Re-syndicate your blog feed with widgets

Filed under: General, blogs, rss, tools

There are lots of services that allow you to re-syndicate the contents of an RSS feed, I have a list here, Feedo Style being the most comprehensive.
On my blog I am currently using a service called RapidFeeds, this allows visitors to grab a box to put on their blog which will re-syndicate the headlines of my blog. You can also use it to display your latest posts, but I use FeedZilla for this as I like the small scrolling window, I’d prefer Feedo Style, but they aren’t a free service.

What’s happening at the moment is that widgets are taking over, you can now re-syndicate an RSS feed into a widget…CleverClogs points to mashable’s post about RSS widgets using MuseStorm.

Why are widgets better?

- you can put a widget on your blog sidebar of your latest posts, then a visitor can, with one click, copy that widget and put it on their blog, or startpage, or anywhere a widget is welcome…you can also put a widget on your real desktop.
- your widget also lives in a gallery, at the service you create it in eg. MuseStorm
- you can track metrics/statistics for your widget (similar to what Feedburner does for your feed)

In saying this RapidFeeds does most of these things: re-syndicate posts, button to add the re-syndication panel to your own site, and track statistics…but it doesn’t live in a gallery, it can’t be put on your desktop and it doesn’t have the flare, versatilty, customisation and hipness of widgets.

As I mentioned I use RapidFeeds for people to copy my headlines and take elsewhere, and FeedZilla as a ticker that re-syndicates my latest posts in a scrolling fashion.
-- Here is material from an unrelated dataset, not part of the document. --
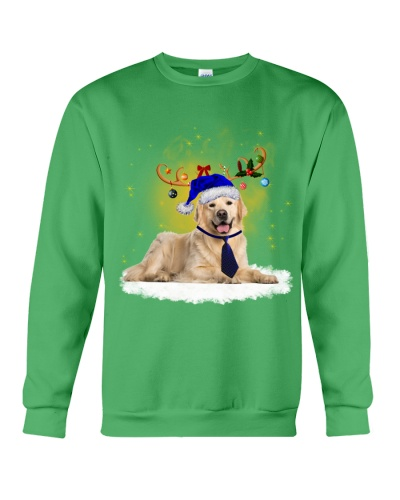 Golden retriever blue uniform funny in christmas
Well it seems I can now use a widget instead to do both these things: show latest headlines, and allow people to take these headlines to put on their own site, with the bonus of promoting it in a gallery, and getting metrics.

Also note that Feedburner has overhauled their Headline Animator, basically a widget that re-syndicates your posts. You can make all different sorts, some are real small suitable for inclusion in an email signature, and others even allow you to listen or watch posts.

So an idea is not only to have a widget on your blog sidebar that re-syndicates your posts, but also to have the Feedburner ticker type widget at the end of all your blog posts…or use a widget service to do this.

Only thing is that when you click on a post in the Headline Animator it only goes to the feed homepage, in contrast with FeedZilla or widgets it goes to that post. I’m told using Buzzboost that posts will point to the post page and not just the feed home page, I’m also told that you can perhaps alter the code in the Headline Animator to do the same thing.

Let me know, if anyone out there can modify the code so that when you click on a post in the Headline Animator it will go to the actual permalink of that blog post instead of the feed homepage (landing page).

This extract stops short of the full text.